Brief A ->
Answer these from the NHRA passage, one line each, marked (i), (ii), (iii):
(i) How many national events does the NHRA hold each year?
(ii) What car did Parks first race, and at what location?
(iii) What site became the Santa Ana Drags?
Brief B ->
Reproduce verbatim the stretch of the NHRA passage from "But the Glendora-based" through "lust for speed.".

Passage provided ->

Today, the NHRA is the world's largest motor sports sanctioning body, best known for its professional race car drivers locked in 300-mph duels over a straight quarter-mile stretch of pavement in 23 national events held each year.
But the Glendora-based organization also has at the grass-roots level more than 80,000 members and 140 member tracks from coast to coast catering to drag racers and their lust for speed.
"Today is a sad day in the world of NHRA and the sport of drag racing," NHRA President Tom Compton said in a statement. "Words simply can't describe the immeasurable impact Wally has had on the sport he created and the millions of people's lives he touched along the way."
As a young man, Parks was one of those hot-rodders. Since the early 1930s, racing fans had gathered at impromptu exhibitions on dry lake beds, back roads, even city streets in Southern California.
Parks started out by racing a modified 1924 Chevrolet at what is now Rogers Dry Lake at Edwards Air Force Base. After joining the Road Runners car club in 1937, he was part of a group that formed the Southern California Timing Assn., one of the nation's first hot-rod car clubs.
"The SCTA began getting heat from government and the media over the incidents of racing on city and country streets, so some of us decided to start a campaign to get racers off the streets," Parks recalled a few years ago. "Back then, the clubs were racing on the dry lakes, but after World War II, we found that abandoned air strips, or ones used only part time, were available."
An unused runway at what is now John Wayne Airport in Orange County became the Santa Ana Drags, the first professional track to charge admission in Southern California. (A strip adjacent to a landing field in Goleta is recognized as the first drag strip of record in Southern California.)

Data segment ->
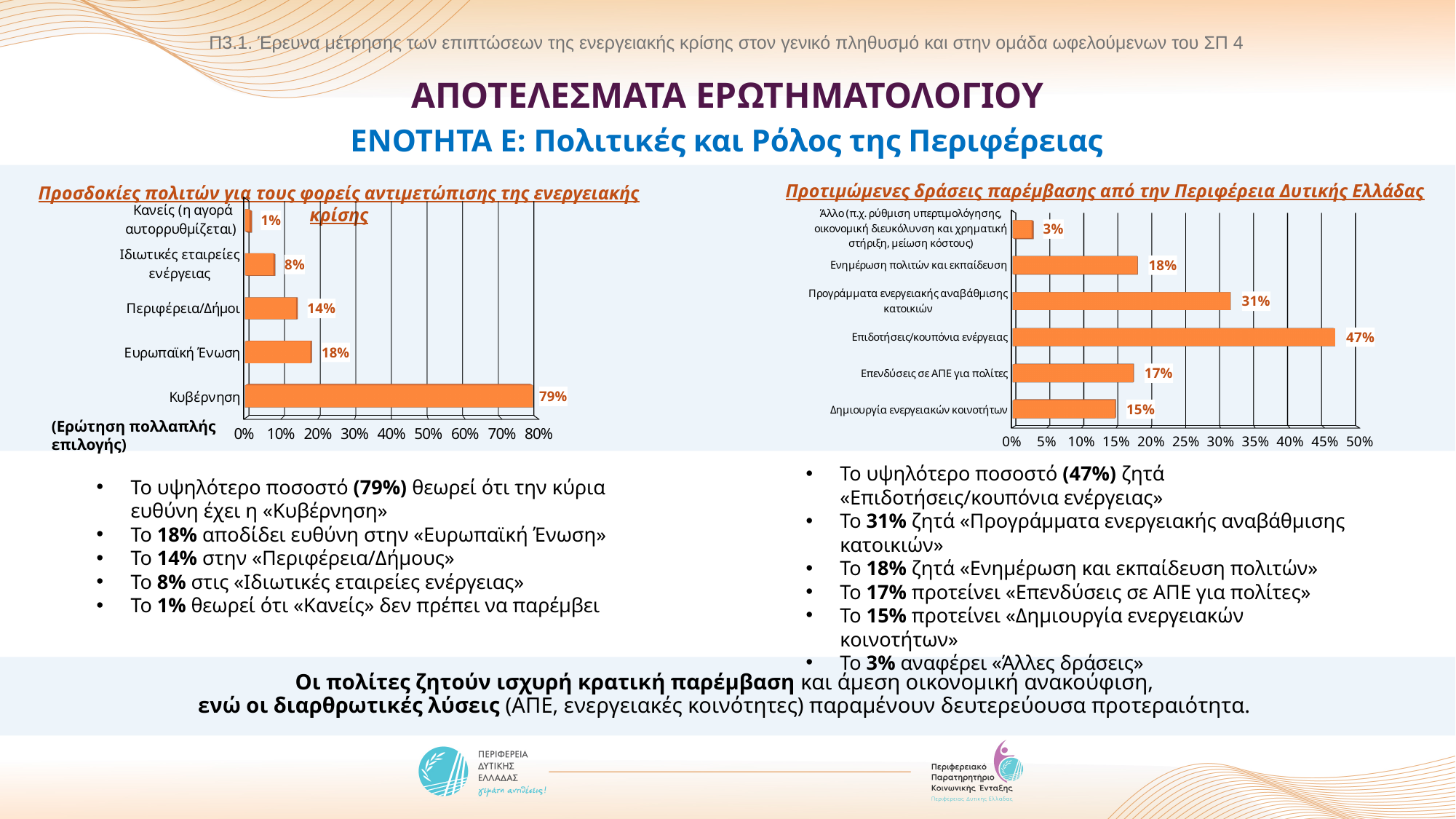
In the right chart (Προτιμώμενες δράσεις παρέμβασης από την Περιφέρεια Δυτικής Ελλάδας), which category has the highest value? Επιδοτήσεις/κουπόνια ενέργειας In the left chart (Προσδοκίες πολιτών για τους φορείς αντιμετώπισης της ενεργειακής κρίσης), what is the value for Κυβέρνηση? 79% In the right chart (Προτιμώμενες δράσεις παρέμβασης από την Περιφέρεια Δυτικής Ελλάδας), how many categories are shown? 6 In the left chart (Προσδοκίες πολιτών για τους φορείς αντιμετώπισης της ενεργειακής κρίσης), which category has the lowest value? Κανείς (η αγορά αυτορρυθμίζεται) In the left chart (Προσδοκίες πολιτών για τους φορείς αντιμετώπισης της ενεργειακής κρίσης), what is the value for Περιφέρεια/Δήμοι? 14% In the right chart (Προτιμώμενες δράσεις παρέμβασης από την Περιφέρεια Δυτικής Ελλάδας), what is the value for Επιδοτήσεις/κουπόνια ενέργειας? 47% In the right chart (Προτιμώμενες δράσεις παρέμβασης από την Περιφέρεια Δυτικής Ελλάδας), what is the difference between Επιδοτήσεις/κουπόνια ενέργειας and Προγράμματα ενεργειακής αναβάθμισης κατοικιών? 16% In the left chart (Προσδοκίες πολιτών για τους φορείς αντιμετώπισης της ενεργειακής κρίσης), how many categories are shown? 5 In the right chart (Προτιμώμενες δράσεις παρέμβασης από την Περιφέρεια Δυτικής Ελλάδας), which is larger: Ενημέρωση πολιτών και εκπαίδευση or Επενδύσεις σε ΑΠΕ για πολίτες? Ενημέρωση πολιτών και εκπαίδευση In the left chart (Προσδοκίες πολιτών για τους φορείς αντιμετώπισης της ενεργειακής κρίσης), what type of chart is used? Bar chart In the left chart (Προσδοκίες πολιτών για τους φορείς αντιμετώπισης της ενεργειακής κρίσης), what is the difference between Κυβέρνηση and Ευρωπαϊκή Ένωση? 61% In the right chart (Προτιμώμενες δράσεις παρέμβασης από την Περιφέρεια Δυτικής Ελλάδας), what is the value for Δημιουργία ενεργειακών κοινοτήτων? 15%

Response A ->
(i) 23
(ii) A modified 1924 Chevrolet, at what is now Rogers Dry Lake at Edwards Air Force Base
(iii) An unused runway at what is now John Wayne Airport in Orange County

Response B ->
But the Glendora-based organization also has at the grass-roots level more than 80,000 members and 140 member tracks from coast to coast catering to drag racers and their lust for speed.